Leadership, Popular Culture and Social Change PDF Author: Kristin M.S. Bezio
Publisher: Edward Elgar Publishing
ISBN: 1785368974
Category : Business & Economics
Languages : en
Pages : 251

Get Book Here

Book Description
The newest generation of leaders was raised on a steady diet of popular culture artifacts mediated through technology, such as film, television and online gaming. As technology expands access to cultural production, popular culture continues to play an important role as an egalitarian vehicle for promoting ideological dissent and social change. The chapters in this book examine works and creators of popular culture – from literature to film and music to digital culture – in order to address the ways in which popular culture shapes and is shaped by leaders around the globe as they strive to change their social systems for the better.

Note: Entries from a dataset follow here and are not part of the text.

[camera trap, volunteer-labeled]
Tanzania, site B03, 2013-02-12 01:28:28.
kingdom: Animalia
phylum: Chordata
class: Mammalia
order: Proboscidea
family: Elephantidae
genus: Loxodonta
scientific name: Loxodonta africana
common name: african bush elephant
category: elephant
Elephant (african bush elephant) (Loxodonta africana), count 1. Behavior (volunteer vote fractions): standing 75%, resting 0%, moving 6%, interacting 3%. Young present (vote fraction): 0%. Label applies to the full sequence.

Staging Power in Tudor and Stuart English History Plays

Staging Power in Tudor and Stuart English History Plays PDF Author: Dr Kristin M. S. Bezio
Publisher: Ashgate Publishing, Ltd.
ISBN: 147246513X
Category : Literary Criticism
Languages : en
Pages : 241

Get Book Here

Book Description
Staging Power in Tudor and Stuart English History Plays examines the changing ideological conceptions of sovereignty and their on-stage representations in the public theaters during the Elizabethan and early Stuart periods (1580–1642). The study examines the way in which the early modern stage presented a critical dialogue concerning the nature of sovereignty through the lens of specifically English history, focusing in particular on the presentation and representation of monarchy. It presents the subgenre of the English history play as a specific reaction to the surrounding political context capable of engaging with and influencing popular and elite conceptions of monarchy and government. This project is the first of its kind to specifically situate the early modern debate on sovereignty within a 'popular culture' dramatic context; its purpose is not only to provide an historical timeline of English political theory pertaining to monarchy, but to situate the drama as a significant influence on the production and dissemination thereof during the Tudor and Stuart periods. Some of the plays considered here, notably those by Shakespeare and Marlowe, have been extensively and thoroughly studied. But others-such as Edmund Ironside, Sir Thomas Wyatt, and King John and Matilda-have not previously been the focus of much critical attention.